■ Teks yang Diberikan
┄┄┄┄┄┄

Asal Usul Rokok Kretek


Kretek ternyata bukan hanya sekadar rokok. Mark Hanusz, penulis buku Kretek: The Culture and Heritage of Indonesia’s Clove Cigarettes (Jakarta: Equinox, 2000), menyebut “kretek bukan rokok, bukan pula cerutu!” meski sama-sama berbahan baku tembakau, namun kretek juga mengandung bahan baku lain yang tak dimiliki oleh jenis lain manapun. Dan itulah cengkeh yang tentu hanya Indonesia yang punya.

Soal penamaan kretek, ini disebabkan bunyi yang ditimbulkan dari pembakarannya yang berbunyi ‘kretek…kretek’ ketika dihisap. Bunyi ini keluar karena efek terbakarnya potongan biji cengkeh yang tergulung dan bercampur dengan rajangan kering daun tembakau di dalamnya. Inilah uniknya benda yang bernama kretek, sekali lagi.

┄┄┄┄┄┄

■ Soal Latihan
1. Tentukan apakah setiap pernyataan berikut sesuai dengan teks tentang asal usul kretek. Jawab ya atau tidak, lalu kutip kata-kata teks yang menjadi penentunya. (a) Buku Mark Hanusz diterbitkan oleh Equinox pada tahun 2000. (b) Nama kretek berasal dari bunyi yang terdengar saat rokok itu dibakar dan dihisap. (c) Kretek tidak berbahan baku tembakau.
2. Ringkas paragraf yang diawali "Soal penamaan kretek" dalam teks tentang asal usul kretek, dengan tetap mempertahankan fakta-fakta utamanya.
3. Tuliskan persis bagian teks tentang asal usul kretek dari "Asal Usul Rokok" sampai "kretek, sekali lagi.".

┄┄┄┄┄┄

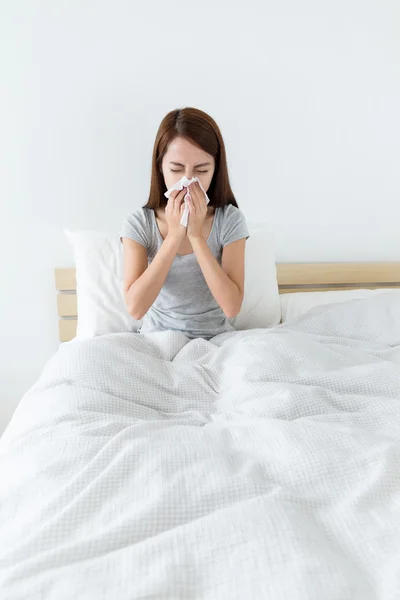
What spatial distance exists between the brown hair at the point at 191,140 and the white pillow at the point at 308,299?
463 millimetres

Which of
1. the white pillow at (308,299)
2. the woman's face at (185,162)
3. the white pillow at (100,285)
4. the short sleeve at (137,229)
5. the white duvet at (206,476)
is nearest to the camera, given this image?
the white duvet at (206,476)

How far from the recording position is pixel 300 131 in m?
1.97

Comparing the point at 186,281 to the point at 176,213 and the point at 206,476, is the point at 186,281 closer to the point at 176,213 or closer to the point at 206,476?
the point at 176,213

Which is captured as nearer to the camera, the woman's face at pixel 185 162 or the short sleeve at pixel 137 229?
the woman's face at pixel 185 162

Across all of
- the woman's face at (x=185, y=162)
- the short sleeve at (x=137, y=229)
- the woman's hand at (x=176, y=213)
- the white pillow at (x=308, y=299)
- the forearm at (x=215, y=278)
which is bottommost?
the white pillow at (x=308, y=299)

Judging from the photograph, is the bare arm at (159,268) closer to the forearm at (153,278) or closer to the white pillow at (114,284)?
the forearm at (153,278)

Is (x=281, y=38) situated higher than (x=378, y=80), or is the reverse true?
(x=281, y=38)

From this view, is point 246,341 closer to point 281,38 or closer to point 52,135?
point 52,135

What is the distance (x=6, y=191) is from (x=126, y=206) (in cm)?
41

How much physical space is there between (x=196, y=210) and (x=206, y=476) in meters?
0.84

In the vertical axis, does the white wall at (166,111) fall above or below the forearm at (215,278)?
above

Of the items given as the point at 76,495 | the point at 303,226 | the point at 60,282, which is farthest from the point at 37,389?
the point at 303,226

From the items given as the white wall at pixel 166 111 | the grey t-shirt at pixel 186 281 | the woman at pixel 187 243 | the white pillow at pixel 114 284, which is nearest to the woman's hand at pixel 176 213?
the woman at pixel 187 243

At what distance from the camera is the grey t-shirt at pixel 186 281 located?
1.54 meters
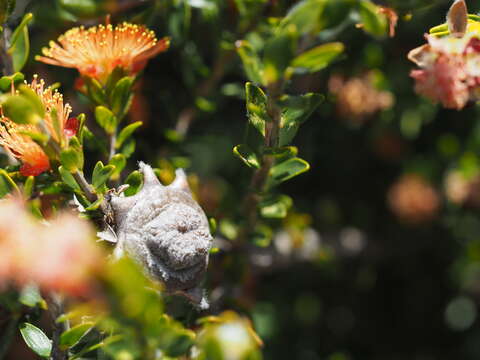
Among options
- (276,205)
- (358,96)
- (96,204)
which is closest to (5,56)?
(96,204)

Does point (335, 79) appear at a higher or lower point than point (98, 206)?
lower

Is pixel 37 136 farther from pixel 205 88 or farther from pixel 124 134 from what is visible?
pixel 205 88

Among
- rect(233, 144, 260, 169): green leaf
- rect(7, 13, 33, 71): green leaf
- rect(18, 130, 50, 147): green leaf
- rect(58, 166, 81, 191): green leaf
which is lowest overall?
rect(233, 144, 260, 169): green leaf

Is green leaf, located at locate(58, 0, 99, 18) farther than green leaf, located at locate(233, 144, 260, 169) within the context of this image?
Yes

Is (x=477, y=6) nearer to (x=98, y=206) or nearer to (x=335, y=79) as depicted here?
(x=335, y=79)

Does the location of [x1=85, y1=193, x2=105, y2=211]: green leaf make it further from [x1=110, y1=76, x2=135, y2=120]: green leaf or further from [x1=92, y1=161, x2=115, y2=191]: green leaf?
[x1=110, y1=76, x2=135, y2=120]: green leaf

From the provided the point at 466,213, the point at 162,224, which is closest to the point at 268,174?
the point at 162,224

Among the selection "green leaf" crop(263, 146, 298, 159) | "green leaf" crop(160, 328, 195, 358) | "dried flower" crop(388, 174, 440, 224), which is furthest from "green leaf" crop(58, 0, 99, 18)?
"dried flower" crop(388, 174, 440, 224)
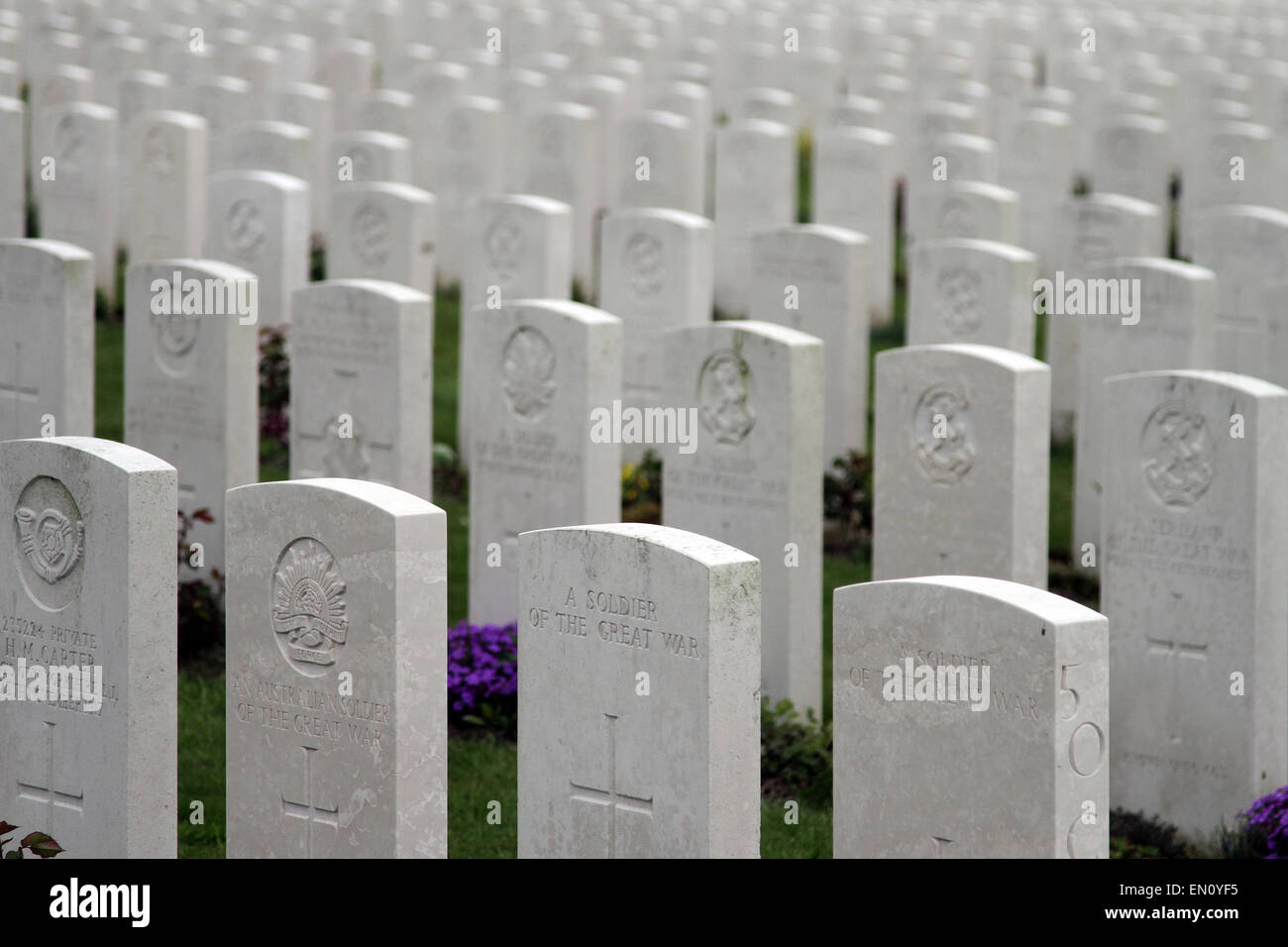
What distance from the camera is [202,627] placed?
8352mm

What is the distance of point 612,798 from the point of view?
567cm

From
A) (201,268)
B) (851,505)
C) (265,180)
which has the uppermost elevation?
(265,180)

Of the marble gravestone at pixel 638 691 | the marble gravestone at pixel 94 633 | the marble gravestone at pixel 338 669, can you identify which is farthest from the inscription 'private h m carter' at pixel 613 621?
the marble gravestone at pixel 94 633

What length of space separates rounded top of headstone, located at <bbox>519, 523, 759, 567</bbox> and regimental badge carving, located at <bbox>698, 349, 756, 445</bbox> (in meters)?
2.35

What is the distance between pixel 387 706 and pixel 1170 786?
11.0 feet

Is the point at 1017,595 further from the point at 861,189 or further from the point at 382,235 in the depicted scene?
the point at 861,189

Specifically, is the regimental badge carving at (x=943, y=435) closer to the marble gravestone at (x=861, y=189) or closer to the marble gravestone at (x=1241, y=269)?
the marble gravestone at (x=1241, y=269)

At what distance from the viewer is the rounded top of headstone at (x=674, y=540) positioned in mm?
5367

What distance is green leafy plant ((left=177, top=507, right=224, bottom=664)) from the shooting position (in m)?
8.30

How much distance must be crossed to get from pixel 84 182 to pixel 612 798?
8.39 metres

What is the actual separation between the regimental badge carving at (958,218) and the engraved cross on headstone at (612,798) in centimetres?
742

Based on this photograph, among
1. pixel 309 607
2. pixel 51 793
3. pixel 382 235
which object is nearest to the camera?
pixel 309 607

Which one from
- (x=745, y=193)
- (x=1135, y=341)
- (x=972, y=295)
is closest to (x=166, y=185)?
(x=745, y=193)
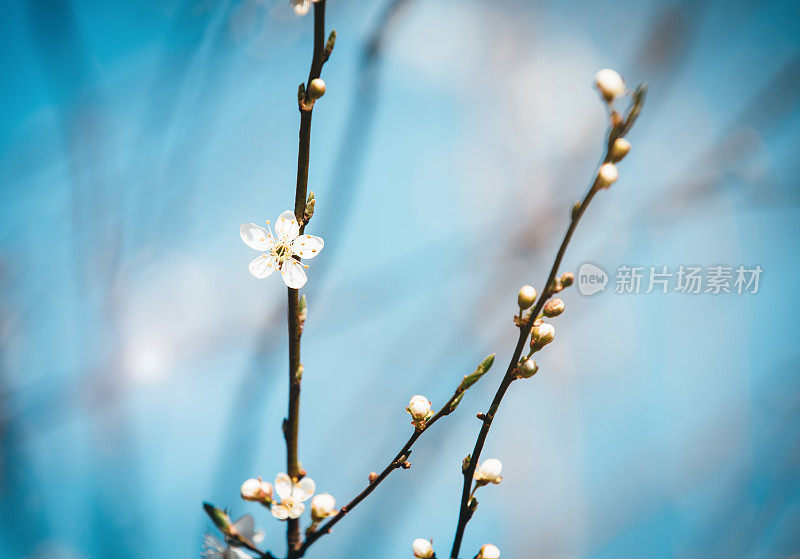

┄┄┄┄┄┄

■ Jawaban per Soal
1.
(a) Ya: "(Jakarta: Equinox, 2000)"
(b) Ya: "ini disebabkan bunyi yang ditimbulkan dari pembakarannya yang berbunyi ‘kretek…kretek’ ketika dihisap"
(c) Tidak: "meski sama-sama berbahan baku tembakau"

2. Nama kretek berasal dari bunyi "kretek…kretek" yang terdengar saat rokok ini dibakar dan dihisap. Bunyi itu muncul karena potongan biji cengkeh terbakar bersama rajangan kering daun tembakau di dalamnya. Hal inilah yang membuat kretek unik.

3.
Asal Usul Rokok Kretek


Kretek ternyata bukan hanya sekadar rokok. Mark Hanusz, penulis buku Kretek: The Culture and Heritage of Indonesia’s Clove Cigarettes (Jakarta: Equinox, 2000), menyebut “kretek bukan rokok, bukan pula cerutu!” meski sama-sama berbahan baku tembakau, namun kretek juga mengandung bahan baku lain yang tak dimiliki oleh jenis lain manapun. Dan itulah cengkeh yang tentu hanya Indonesia yang punya.

Soal penamaan kretek, ini disebabkan bunyi yang ditimbulkan dari pembakarannya yang berbunyi ‘kretek…kretek’ ketika dihisap. Bunyi ini keluar karena efek terbakarnya potongan biji cengkeh yang tergulung dan bercampur dengan rajangan kering daun tembakau di dalamnya. Inilah uniknya benda yang bernama kretek, sekali lagi.